Я лег спать. Дом, в котором я жил, почти не отапливался. В комнате, где я работал и спал, было адски холодно. Холод и разбудил меня среди ночи. Я посмотрел на часы и увидел, что уже начало пятого. Я встал и оделся. Потом я разыскал палку и вышел из дому. Улицы были завалены снежными сугробами. Никаких тротуаров, никаких дорожек. Я спотыкался, проваливался в снег, подымался и шел дальше. Снова падал и снова вставал. Снегопад все еще не прекратился — четвертый день продолжалась непроглядная вьюга. А до места, где было назначено собрание, нужно было пройти больше двух километров. Я прошел их за четыре часа. Поднявшись на пятый этаж, я стряхнул с себя снег и вошел в зал заседаний. Там уже сидело человек двадцать. Всего было вызвано на собрание около ста товарищей. Сидевшие беспрестанно курили. В комнате стоял бледный сумрак и было так накурено, что, казалось, можно было бы разрезать табачное облако на куски. За столом президиума важно восседал товарищ Бод. Я поздоровался, но он не удостоил меня ответом. Я видел только, как он раскрыл какую-то тетрадь, похожую на классный дневник, и что-то отметил в ней; как мы поняли потом, он отмечал каждого вновь прибывшего и время, когда он прибыл. Я тоже сел на стул и стал ждать… Мы прождали до двенадцати часов дня. За это время пришло еще человек пять-шесть. Ровно в двенадцать товарищ Бод открыл собрание и сказал:

— Я вызвал вас на это собрание, несмотря на ужасную погоду, именно для того, чтобы узнать, кто из вас, новых членов партии, не прошедших через подполье и тюрьмы, беспредельно предан партии и готов явиться по первому ее зову…

После этого товарищ Бод сразу же объявил заседание закрытым и предложил нам разойтись по домам. У меня больше не было сил, чтобы рискнуть пуститься в обратный путь. Я отправился к друзьям, живущим неподалеку, и остался у них на целые сутки. Дорога, которую я проделал утром, не прошла для меня даром — я простудился и пролежал потом две недели с высокой температурой. Но я был рад, что так дешево отделался, и мне даже не пришло в голову, что товарищ Бод поступил неправильно. Однако позднее он сам занялся самокритикой:

— Знаете, я пришел к выводу, что не должен был вызывать вас в тот день, когда была снежная вьюга. Я сожалею об этом. К несчастью, должен признаться, что я всегда страдал левизной…

Когда мы видели, что старый товарищ ошибается или проявляет дурные черты характера, мы ужасно огорчались. Иногда у нас было такое впечатление, как будто на наших глазах происходит развенчание идола. А в те времена — теперь я уже могу сказать об этом открыто — идолов у нас хватало…

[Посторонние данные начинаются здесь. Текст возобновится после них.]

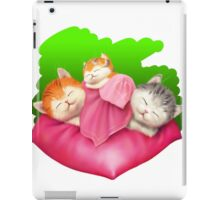 For LOVERS. For BELOVED. For FAMILY iPad Case/Skin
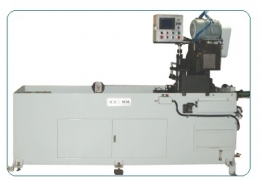 파이프절단기 DSM603MC-FA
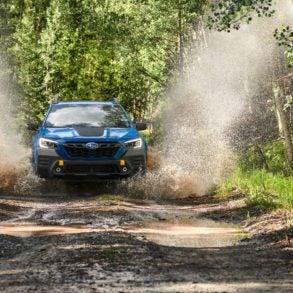 2022 Subaru Outback Wilderness 8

Когда мы подошли к дому, в котором помещался уездный комитет партии, мы увидели каких-то лошадей, привязанных к забору. В темноте трудно было их пересчитать, мне показалось, что их там не меньше семи. Орош сразу же определил:

— Это лошади Гынжей…

Семеро Гынжей действительно дожидались Ороша в той комнате, которую принято было считать его кабинетом.

— В чем дело? — спросил Орош. — Что-нибудь случилось?

— Всегда что-нибудь да случается, — неопределенно ответил один из Гынжей, и по его лицу я понял, что ему хотелось бы остаться наедине с Орошем.

Гынжи, разумеется, считали и меня своим товарищем, но только до определенной черты… А за этой чертой для них существовал только Орош. Именно он олицетворял для них партию.

Я извинился и сказал, что мне нужно уйти. Никто не стал меня задерживать, и я отправился в комнату, служившую нам спальней. Это была неуютная, но просторная комната, в которой стояли четыре железные кровати, застеленные грубыми шерстяными одеялами. Постельного белья я не обнаружил, но это меня не смутило: главное, было бы тепло. Пока я раздевался и устраивался на ночлег, пришел и Орош.

— А ты не хотел бы помыться? — спросил он.

— Еще бы! А где?

— Идем со мной.

И Орош привел меня в комнату, находящуюся в другом конце дома. Она показалась мне настоящим райским уголком. Там была не только горячая печка, но и таз для умыванья, и мыло, и полотенце, и простыни, и даже бутылка керосина.

— Когда помоешься, не забудь о керосине, — посоветовал мне Орош.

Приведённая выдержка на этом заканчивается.